**Requirement:**
From the entries below, extract every line that includes the word "https".

(Dataset excerpts)
══════

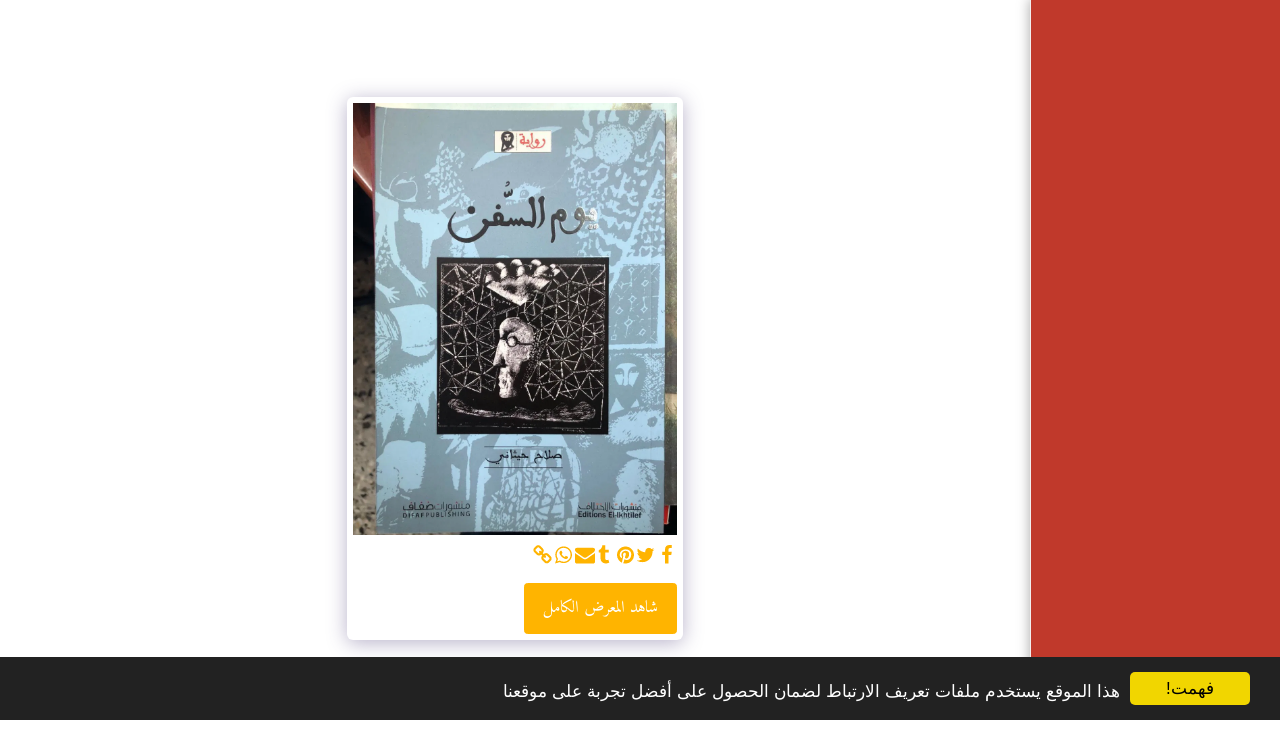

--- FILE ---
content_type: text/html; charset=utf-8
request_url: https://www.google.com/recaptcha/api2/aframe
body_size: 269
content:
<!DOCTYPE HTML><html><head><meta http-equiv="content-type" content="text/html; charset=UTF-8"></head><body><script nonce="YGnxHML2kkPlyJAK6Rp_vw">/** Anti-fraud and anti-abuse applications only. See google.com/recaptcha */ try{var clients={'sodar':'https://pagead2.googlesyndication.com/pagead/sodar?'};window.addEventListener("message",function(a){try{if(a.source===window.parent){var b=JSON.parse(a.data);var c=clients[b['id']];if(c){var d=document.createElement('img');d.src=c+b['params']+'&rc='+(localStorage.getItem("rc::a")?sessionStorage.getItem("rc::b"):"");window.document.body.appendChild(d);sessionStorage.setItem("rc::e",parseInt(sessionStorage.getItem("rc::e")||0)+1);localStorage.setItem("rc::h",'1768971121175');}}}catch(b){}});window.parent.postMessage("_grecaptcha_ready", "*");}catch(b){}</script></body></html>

══════

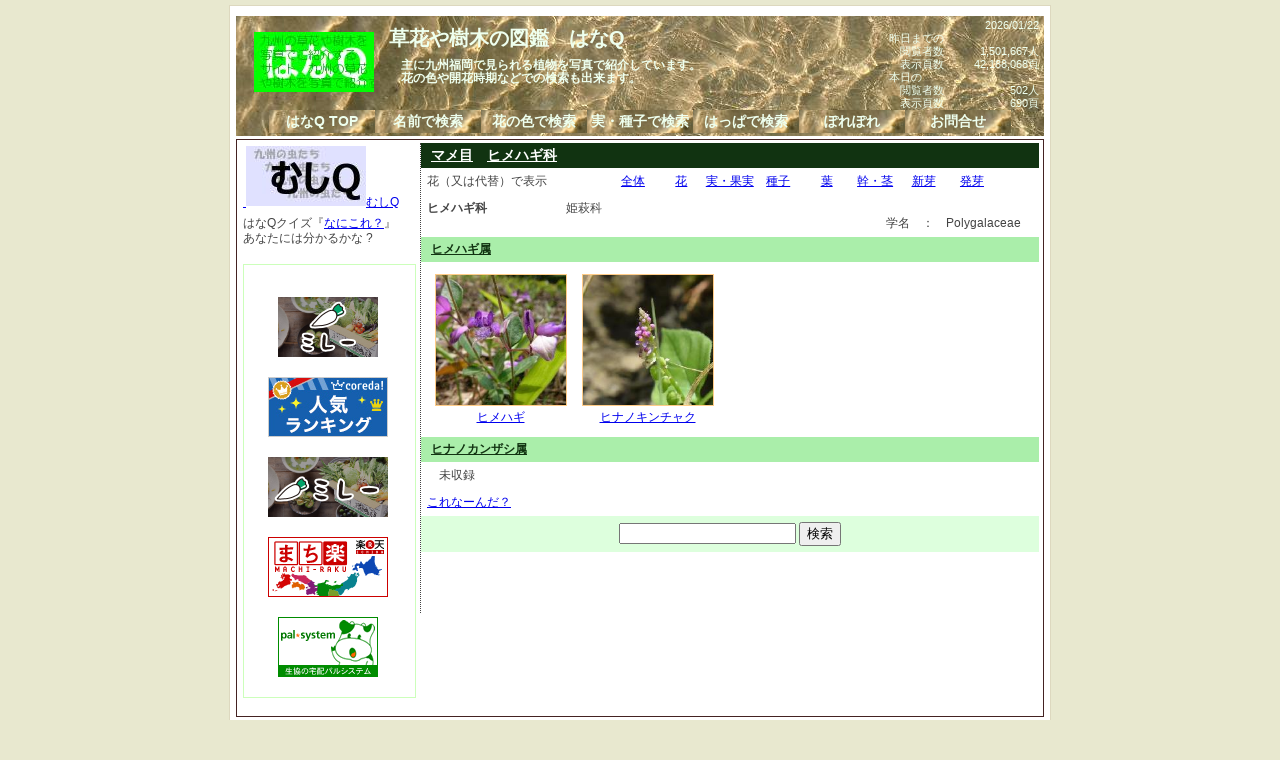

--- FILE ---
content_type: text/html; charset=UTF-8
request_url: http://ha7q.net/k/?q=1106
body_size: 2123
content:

══════

**Task solution:**
request_url: https://www.google.com/recaptcha/api2/aframe
<!DOCTYPE HTML><html><head><meta http-equiv="content-type" content="text/html; charset=UTF-8"></head><body><script nonce="YGnxHML2kkPlyJAK6Rp_vw">/** Anti-fraud and anti-abuse applications only. See google.com/recaptcha */ try{var clients={'sodar':'https://pagead2.googlesyndication.com/pagead/sodar?'};window.addEventListener("message",function(a){try{if(a.source===window.parent){var b=JSON.parse(a.data);var c=clients[b['id']];if(c){var d=document.createElement('img');d.src=c+b['params']+'&rc='+(localStorage.getItem("rc::a")?sessionStorage.getItem("rc::b"):"");window.document.body.appendChild(d);sessionStorage.setItem("rc::e",parseInt(sessionStorage.getItem("rc::e")||0)+1);localStorage.setItem("rc::h",'1768971121175');}}}catch(b){}});window.parent.postMessage("_grecaptcha_ready", "*");}catch(b){}</script></body></html>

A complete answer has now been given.